The preprocessing of the Fastq files was conducted using FastQC version 0.11.9 [15]. Trim galore, a wrapper around Cutadapt version 3.7 and FastQC, was used for the adapter trimming and to do further quality assessment of the raw file [16]. The splice-aware genome aligner STAR was used to align adapter-trimmed single-end reads to the human reference genome (hg38) [17]. The alignment post-processing was then conducted using the Picard tool (https://broadinstitute.github.io/picard/) with the “Picard markDuplicates” command to mark duplicate reads. Splitting reads that contain Ns in their cigar string was done using Genome Analysis Tool Kit 4 (GATK4) [18] using the “GATK4 SplitNCigarReads” function. The GATK4 Base Quality Recalibration (BSQR) was then done on the aligned reads. Calling single nucleotide polymorphisms (SNPs) and insertions and deletions (indels) via local re-assembly of haplotypes was conducted using the “GATK4 HaplotypeCaller” function. The identified variants were further filtered using the “GATK4 VariantFiltration” command. Finally, the overall quality of the alignment and the data, in general, was assessed using MultiQC software [19]. The reported variants were then annotated to study their effects on proteins and genes using the variant effect predictor (VEP) tool [20], using “homo_sapiens” as the target organism. The VEP was also used to identify the variant genes later used for the gene enrichment analysis using Clusterprofile [21], a Bioconductor package.
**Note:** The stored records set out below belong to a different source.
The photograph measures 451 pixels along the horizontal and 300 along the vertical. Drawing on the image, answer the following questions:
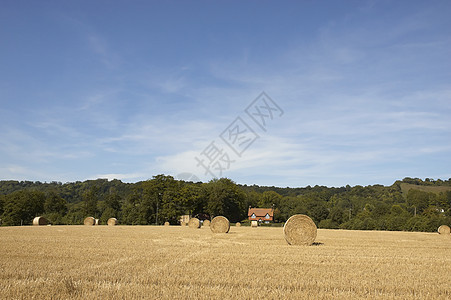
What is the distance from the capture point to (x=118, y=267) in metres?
10.5

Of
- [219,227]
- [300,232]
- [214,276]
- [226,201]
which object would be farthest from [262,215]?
[214,276]

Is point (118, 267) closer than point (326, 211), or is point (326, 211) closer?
point (118, 267)

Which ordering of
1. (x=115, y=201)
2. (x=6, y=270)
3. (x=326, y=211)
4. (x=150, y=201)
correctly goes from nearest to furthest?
1. (x=6, y=270)
2. (x=150, y=201)
3. (x=326, y=211)
4. (x=115, y=201)

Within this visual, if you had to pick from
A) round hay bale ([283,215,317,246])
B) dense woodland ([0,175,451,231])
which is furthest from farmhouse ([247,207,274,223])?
round hay bale ([283,215,317,246])

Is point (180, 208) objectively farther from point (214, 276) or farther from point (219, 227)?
point (214, 276)

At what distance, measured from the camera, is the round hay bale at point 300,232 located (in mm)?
19812

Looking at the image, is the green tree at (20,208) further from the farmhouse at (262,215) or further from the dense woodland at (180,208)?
the farmhouse at (262,215)

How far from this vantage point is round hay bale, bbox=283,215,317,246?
19812mm

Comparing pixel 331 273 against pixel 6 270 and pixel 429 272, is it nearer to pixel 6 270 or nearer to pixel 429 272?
pixel 429 272

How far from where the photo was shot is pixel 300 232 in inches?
786

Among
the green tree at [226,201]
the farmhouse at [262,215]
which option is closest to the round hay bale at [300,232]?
the green tree at [226,201]

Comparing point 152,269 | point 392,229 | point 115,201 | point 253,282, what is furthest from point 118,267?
point 115,201

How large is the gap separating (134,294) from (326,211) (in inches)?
2825

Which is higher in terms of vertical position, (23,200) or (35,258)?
(23,200)
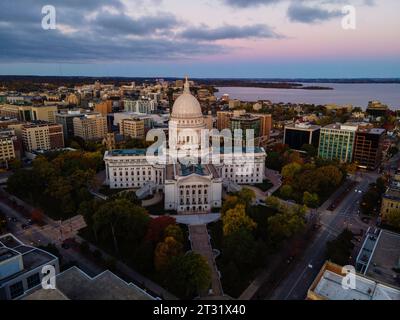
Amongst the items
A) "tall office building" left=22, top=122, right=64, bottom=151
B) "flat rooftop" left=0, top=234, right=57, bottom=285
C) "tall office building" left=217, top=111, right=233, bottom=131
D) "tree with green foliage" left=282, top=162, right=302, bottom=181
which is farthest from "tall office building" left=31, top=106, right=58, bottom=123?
"flat rooftop" left=0, top=234, right=57, bottom=285

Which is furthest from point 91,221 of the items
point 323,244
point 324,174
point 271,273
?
point 324,174

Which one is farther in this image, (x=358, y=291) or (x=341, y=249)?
(x=341, y=249)

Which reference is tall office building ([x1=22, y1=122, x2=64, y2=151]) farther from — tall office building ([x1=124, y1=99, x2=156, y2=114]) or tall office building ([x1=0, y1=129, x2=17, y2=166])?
tall office building ([x1=124, y1=99, x2=156, y2=114])

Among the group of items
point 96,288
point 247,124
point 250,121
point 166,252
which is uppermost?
point 250,121

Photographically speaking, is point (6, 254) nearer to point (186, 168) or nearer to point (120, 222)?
point (120, 222)

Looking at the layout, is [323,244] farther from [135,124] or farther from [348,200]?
[135,124]

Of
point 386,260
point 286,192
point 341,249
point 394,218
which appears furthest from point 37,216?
point 394,218
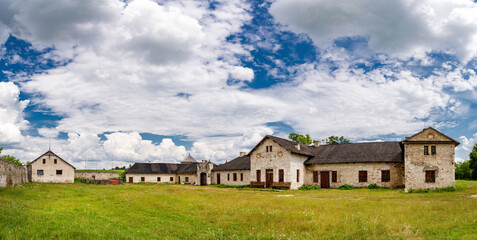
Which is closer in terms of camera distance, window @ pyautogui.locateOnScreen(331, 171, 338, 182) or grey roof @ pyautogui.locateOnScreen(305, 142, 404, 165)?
grey roof @ pyautogui.locateOnScreen(305, 142, 404, 165)

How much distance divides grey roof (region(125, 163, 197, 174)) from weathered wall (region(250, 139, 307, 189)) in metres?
23.3

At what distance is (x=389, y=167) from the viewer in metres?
37.5

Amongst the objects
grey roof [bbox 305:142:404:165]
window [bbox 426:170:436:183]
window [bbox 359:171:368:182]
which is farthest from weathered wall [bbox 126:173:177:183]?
window [bbox 426:170:436:183]

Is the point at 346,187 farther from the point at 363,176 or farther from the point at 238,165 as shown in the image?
the point at 238,165

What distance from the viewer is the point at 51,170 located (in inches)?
2277

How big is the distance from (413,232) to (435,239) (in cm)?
113

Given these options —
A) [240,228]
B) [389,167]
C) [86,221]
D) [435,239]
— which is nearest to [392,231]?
[435,239]

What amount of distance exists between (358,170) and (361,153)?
100 inches

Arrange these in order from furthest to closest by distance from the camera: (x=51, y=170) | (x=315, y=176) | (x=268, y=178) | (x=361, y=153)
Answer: (x=51, y=170), (x=315, y=176), (x=268, y=178), (x=361, y=153)

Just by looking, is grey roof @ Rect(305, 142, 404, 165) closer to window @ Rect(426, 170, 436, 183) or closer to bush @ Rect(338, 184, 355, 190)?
bush @ Rect(338, 184, 355, 190)

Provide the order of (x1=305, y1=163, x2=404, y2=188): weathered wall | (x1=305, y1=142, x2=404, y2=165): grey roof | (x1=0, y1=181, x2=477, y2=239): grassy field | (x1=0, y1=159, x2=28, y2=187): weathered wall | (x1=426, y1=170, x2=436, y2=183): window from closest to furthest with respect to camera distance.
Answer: (x1=0, y1=181, x2=477, y2=239): grassy field < (x1=0, y1=159, x2=28, y2=187): weathered wall < (x1=426, y1=170, x2=436, y2=183): window < (x1=305, y1=163, x2=404, y2=188): weathered wall < (x1=305, y1=142, x2=404, y2=165): grey roof

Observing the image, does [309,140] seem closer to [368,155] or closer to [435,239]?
[368,155]

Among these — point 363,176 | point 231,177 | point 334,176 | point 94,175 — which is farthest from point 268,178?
point 94,175

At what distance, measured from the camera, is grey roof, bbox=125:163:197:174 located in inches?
2608
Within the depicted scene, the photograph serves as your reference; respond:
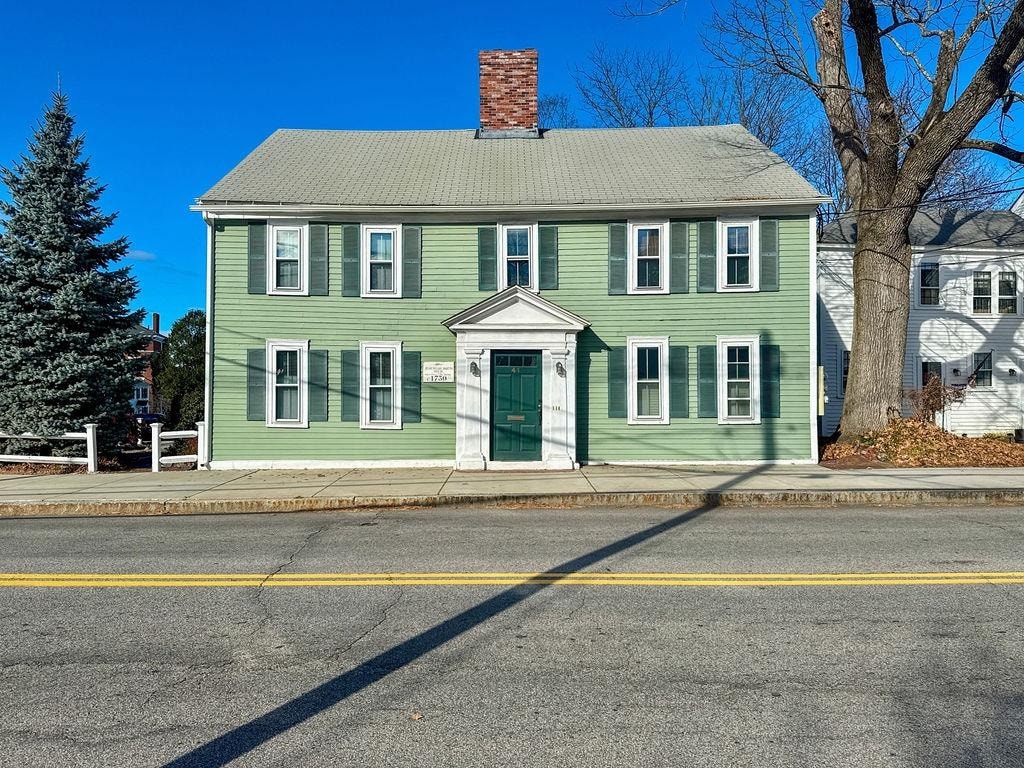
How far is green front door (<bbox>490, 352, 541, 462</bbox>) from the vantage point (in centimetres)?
1355

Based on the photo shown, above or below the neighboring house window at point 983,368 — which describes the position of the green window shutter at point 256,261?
above

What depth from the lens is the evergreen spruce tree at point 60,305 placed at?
46.0 ft

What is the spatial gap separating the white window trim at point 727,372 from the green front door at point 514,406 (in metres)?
3.95

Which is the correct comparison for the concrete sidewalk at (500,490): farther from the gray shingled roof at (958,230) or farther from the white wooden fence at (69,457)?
the gray shingled roof at (958,230)

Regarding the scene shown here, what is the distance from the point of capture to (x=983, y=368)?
68.6 feet

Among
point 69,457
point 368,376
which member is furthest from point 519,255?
point 69,457

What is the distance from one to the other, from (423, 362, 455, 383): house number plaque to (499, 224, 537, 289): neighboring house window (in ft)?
7.00

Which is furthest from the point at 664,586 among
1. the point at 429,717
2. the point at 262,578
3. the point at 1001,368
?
the point at 1001,368

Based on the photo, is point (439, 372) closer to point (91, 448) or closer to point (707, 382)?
point (707, 382)

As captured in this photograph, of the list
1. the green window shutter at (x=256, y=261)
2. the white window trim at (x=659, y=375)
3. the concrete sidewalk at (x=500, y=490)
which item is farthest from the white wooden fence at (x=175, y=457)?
the white window trim at (x=659, y=375)

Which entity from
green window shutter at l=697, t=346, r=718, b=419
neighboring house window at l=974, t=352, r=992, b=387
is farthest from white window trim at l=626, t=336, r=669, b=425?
neighboring house window at l=974, t=352, r=992, b=387

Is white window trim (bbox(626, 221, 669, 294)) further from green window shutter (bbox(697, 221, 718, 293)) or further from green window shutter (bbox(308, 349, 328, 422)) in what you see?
green window shutter (bbox(308, 349, 328, 422))

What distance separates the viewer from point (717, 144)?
55.4ft

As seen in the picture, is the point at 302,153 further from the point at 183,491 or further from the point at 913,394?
the point at 913,394
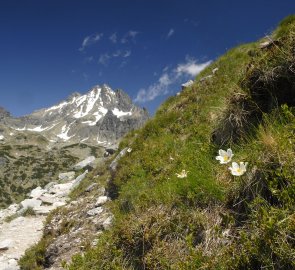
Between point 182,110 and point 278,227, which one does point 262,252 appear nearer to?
point 278,227

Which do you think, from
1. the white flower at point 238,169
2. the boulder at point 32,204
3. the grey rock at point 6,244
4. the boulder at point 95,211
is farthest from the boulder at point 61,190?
the white flower at point 238,169

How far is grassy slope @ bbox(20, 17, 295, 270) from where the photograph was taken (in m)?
4.44

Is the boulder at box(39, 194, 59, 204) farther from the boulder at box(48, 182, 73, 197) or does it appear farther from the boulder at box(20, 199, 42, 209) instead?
the boulder at box(48, 182, 73, 197)

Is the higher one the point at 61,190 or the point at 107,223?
the point at 61,190

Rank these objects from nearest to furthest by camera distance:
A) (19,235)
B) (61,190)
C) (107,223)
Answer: (107,223), (19,235), (61,190)

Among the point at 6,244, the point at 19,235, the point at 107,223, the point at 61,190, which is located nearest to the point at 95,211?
the point at 107,223

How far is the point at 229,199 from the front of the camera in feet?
18.8

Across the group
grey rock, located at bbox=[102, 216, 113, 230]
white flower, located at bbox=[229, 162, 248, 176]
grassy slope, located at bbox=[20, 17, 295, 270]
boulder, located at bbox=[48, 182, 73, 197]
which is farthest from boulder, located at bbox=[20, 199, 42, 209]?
white flower, located at bbox=[229, 162, 248, 176]

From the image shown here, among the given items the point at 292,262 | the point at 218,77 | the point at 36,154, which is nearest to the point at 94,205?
the point at 218,77

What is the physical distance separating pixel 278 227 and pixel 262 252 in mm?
350

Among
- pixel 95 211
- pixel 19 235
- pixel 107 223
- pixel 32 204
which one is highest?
pixel 32 204

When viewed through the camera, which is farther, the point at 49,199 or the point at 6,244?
the point at 49,199

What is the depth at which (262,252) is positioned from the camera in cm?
427

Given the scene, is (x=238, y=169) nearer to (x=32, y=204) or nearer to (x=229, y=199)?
(x=229, y=199)
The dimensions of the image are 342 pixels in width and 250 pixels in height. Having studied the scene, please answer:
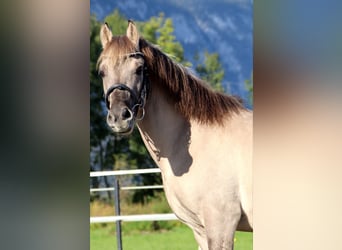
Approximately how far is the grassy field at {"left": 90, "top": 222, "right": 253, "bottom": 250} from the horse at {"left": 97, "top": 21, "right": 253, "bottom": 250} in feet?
0.88

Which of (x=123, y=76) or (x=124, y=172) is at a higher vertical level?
(x=123, y=76)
These analyses were conducted using the rnavar (https://github.com/nf-core/rnavar), which is part of the nf-core pipelines [22]. The annotation of the identified SNPs was conducted using the SNPsnap tool [23]. Downstream data analysis and visualization were conducted in the R programming language.

Results

This study assessed the expressed RNA variants profile of the critical (individuals in the Intensive Care Unit under ventilation) and non-critical (individuals admitted in the non-critical care wards) following SARS-CoV-2 infection. Characterizing the expressed RNA variants from the patient mentioned above cohorts will help us gain more insight into what constitutes SARS-CoV-2 pathogenesis in our population.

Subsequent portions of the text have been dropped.